Schumer, Reed offer differing views on addressing guns while praising young protesters
Two federal lawmakers who represent Western New Yorkers are praising the Florida high school students who have spoken up and demanded change following a mass shooting Feb. 14 in Parkland. Both were asked about their latest thoughts about the gun violence debate, including whether new legislation banning more powerful firearms is in order.
Congressman Tom Reed, a Southern Tier Republican, renewed his position as a defender of Second Amendment rights during his weekly conference call. He also expressed his support and confirmed his co-sponsorship of the Second Amendment Guarantee Act, introduced last year by fellow Congressman and Clarence Republican Chris Collins as a means to supplant many of the measures included in New York Governor Andrew Cuomo's state-level SAFE Act.
But he welcomed the protests by students and "those efforts to raise pressure on Congress."
"Inaction in Congress is not an appropriate response. But when it comes to our Second Amendment, I will stand firm on the constitutional freedom enshrined in our Second Amendment and defend that right," Reed said "But does that mean we can’t have a conversation about making sure the background check system is working properly, that we can’t have a conversation about certain individuals such as convicted criminals, making sure they do not have access to a weapon because they committed a crime with a weapon and lost that right?"
Reed says there is not enough support on Capitol Hill to revisit the assault weapons ban of the 1990s. Nor does he believe that, by itself, would work.
"What I’m looking at is looking at the perpetrator," Reed said. "What I'm looking at is looking at the individual and doing what is necessary to make sure we are protected as a society, they are getting the treatment they need in order to deal with their mental disease, and we also remove from society people like those criminal elements that are root cause of a tremendous amount of gun violence, particularly in our inner cities," said Reed.
Schumer, the Senate Minority Leader and a New York Democrat, spoke of the students during a Buffalo-area appearance to discuss proposed traffic safety legislation, standing with surviving relatives of a recent auto crash victim.
"I want to salute these young people who, today in Florida, are trying to get action," said Schumer Wednesday. "Like the family here, they are lighting a candle after their tragedy. We have to find a way to prevent those who have real mental illness from getting guns. We can do a lot better and should."

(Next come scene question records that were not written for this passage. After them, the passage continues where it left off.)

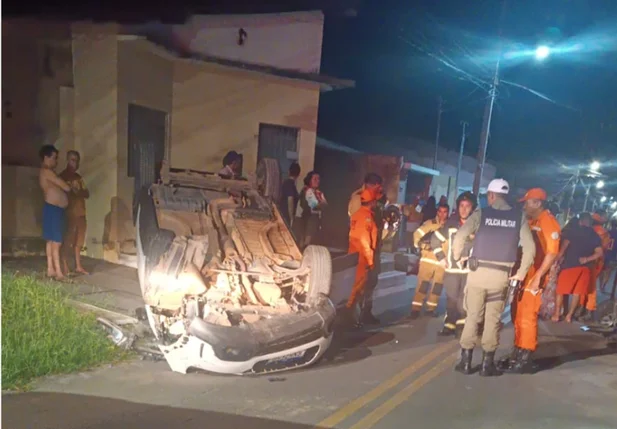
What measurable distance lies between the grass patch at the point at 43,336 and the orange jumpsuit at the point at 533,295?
4.41 m

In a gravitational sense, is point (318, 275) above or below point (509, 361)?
above

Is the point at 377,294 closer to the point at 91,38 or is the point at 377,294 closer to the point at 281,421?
the point at 281,421

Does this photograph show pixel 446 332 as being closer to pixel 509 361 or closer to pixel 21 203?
pixel 509 361

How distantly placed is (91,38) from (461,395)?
789 cm

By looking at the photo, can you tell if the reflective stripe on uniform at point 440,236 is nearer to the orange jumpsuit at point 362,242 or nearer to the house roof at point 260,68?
the orange jumpsuit at point 362,242

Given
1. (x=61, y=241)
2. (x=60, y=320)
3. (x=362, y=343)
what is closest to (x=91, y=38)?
(x=61, y=241)

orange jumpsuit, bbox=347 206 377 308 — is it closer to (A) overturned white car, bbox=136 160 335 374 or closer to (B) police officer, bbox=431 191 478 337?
(B) police officer, bbox=431 191 478 337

He was then asked about his stance on AR-15s, the model used by Florida shooting suspect Nikolas Cruz.
"I'm going to talk about mental illness right now," he replied. "That's the first step."
He was also asked about what many say were the warning signs from Cruz that should have been spotted sooner.
"We're not doing enough to stop those with real mental illness from getting guns."
Reed, meanwhile, was asked about last year's decision by President Donald Trump to sign legislation rescinding, before it could be enacted, an Obama-era bill that supporters say would have made it more difficult for people living with mental illness to purchase guns.
"There were a lot of people in that order who have physical disabilities, rather than mental. In my opinion it was an overbroad order by President Obama that swept up a lot of law abiding disabled folks who were not exhibiting those mental health triggers," Reed replied. "We have supported that on the floor of the House legislatively, to deal with that issue."